Everything below from the line with "Bild Zoom Tierheim Tiere Hund Und Katze" through the line with "Die Bayerischen Voralpen" should be copied exactly, and nothing else; leave out the pictures.

--- Supplied material ---

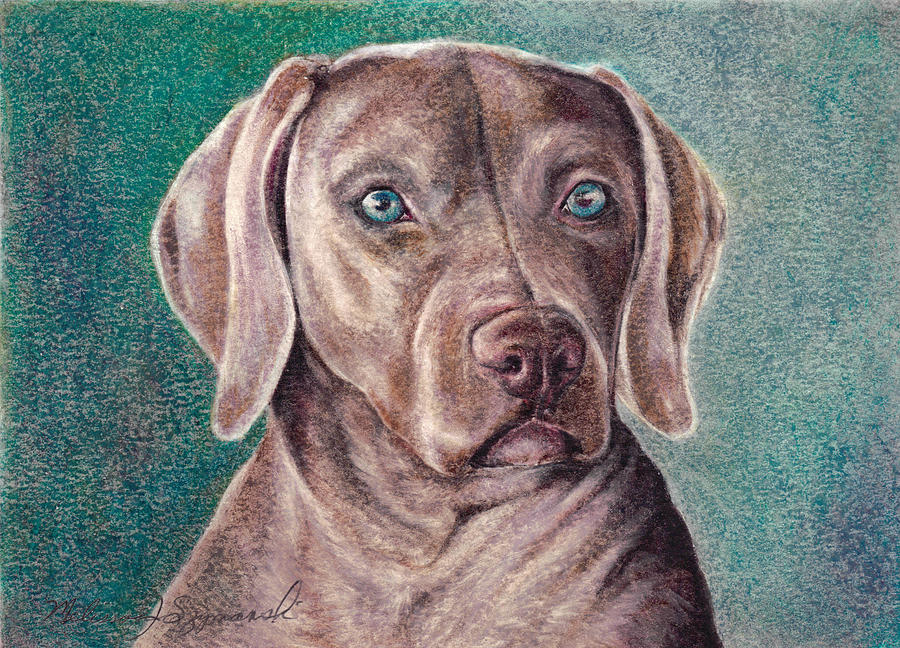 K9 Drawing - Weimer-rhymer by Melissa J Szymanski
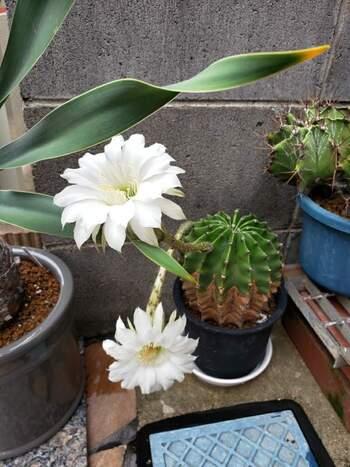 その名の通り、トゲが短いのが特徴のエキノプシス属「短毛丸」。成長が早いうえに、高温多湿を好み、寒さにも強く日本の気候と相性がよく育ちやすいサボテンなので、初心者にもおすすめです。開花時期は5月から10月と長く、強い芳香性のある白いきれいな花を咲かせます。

---
--- Supplied material ---

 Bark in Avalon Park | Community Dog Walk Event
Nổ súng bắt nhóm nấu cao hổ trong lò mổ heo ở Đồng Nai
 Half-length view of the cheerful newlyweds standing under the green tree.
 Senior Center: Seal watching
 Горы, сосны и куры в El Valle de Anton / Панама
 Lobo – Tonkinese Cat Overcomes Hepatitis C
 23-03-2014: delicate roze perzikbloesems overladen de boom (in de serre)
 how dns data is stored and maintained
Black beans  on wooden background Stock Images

---
--- Supplied material ---

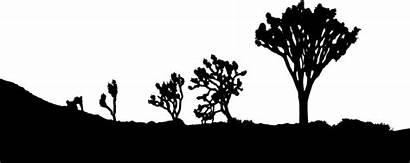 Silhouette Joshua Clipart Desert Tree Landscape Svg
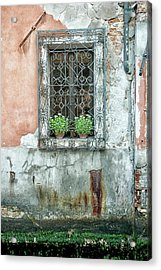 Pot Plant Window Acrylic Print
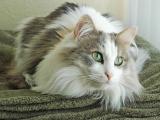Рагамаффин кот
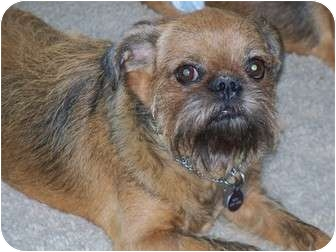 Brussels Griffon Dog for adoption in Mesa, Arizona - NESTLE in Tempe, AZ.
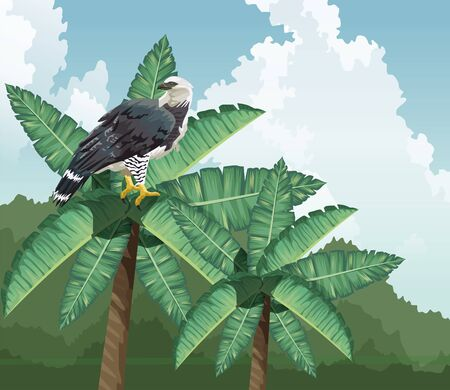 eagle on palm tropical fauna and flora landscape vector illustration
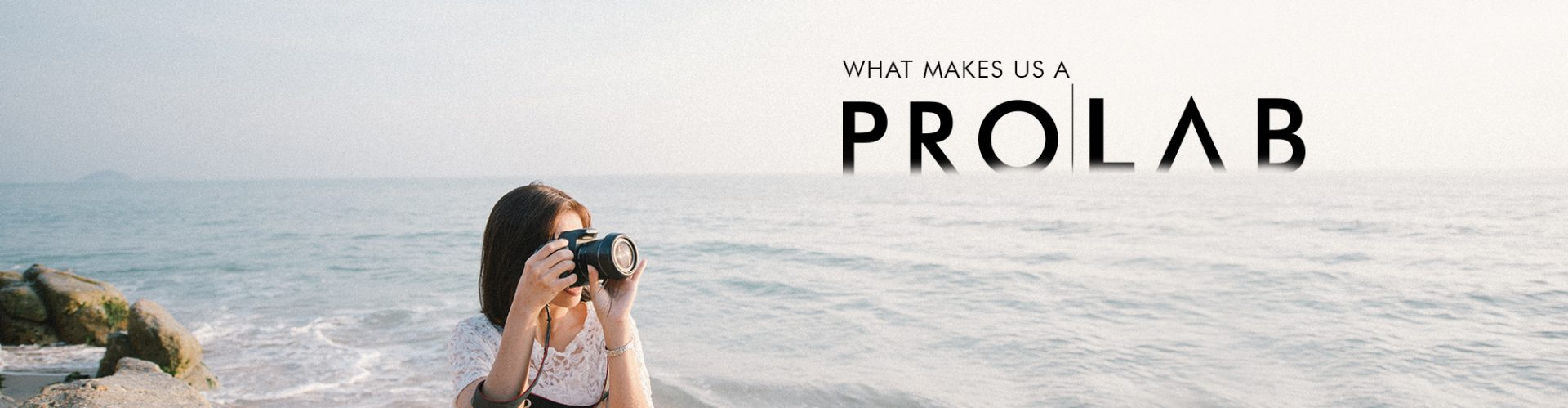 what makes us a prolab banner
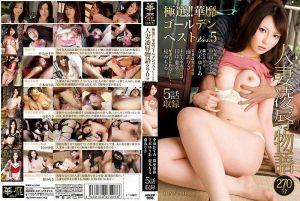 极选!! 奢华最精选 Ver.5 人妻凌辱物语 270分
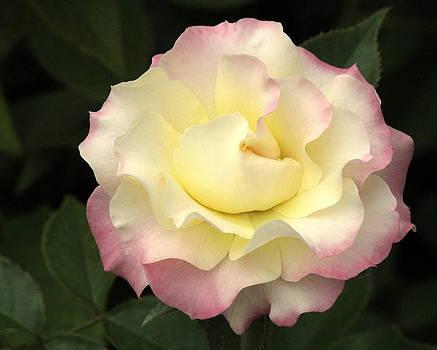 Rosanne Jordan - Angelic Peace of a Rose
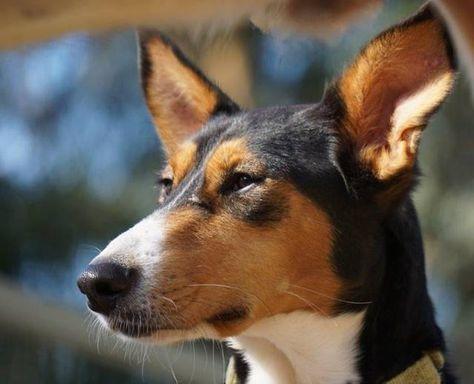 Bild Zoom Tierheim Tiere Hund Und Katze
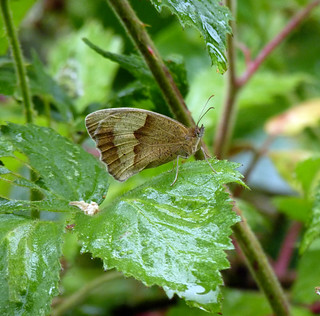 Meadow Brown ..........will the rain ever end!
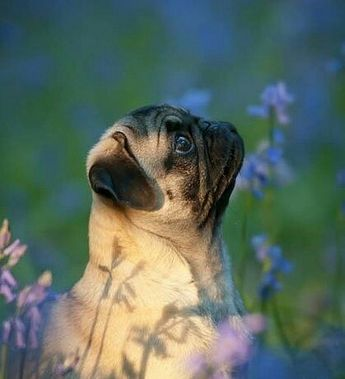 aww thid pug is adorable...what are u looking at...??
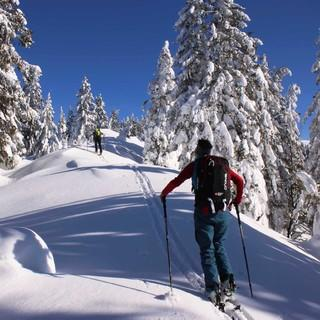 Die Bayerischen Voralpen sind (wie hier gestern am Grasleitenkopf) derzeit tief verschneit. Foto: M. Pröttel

---

Solution to this task:
 Bild Zoom Tierheim Tiere Hund Und Katze
 Meadow Brown ..........will the rain ever end!
 aww thid pug is adorable...what are u looking at...??
 Die Bayerischen Voralpen sind (wie hier gestern am Grasleitenkopf) derzeit tief verschneit. Foto: M. Pröttel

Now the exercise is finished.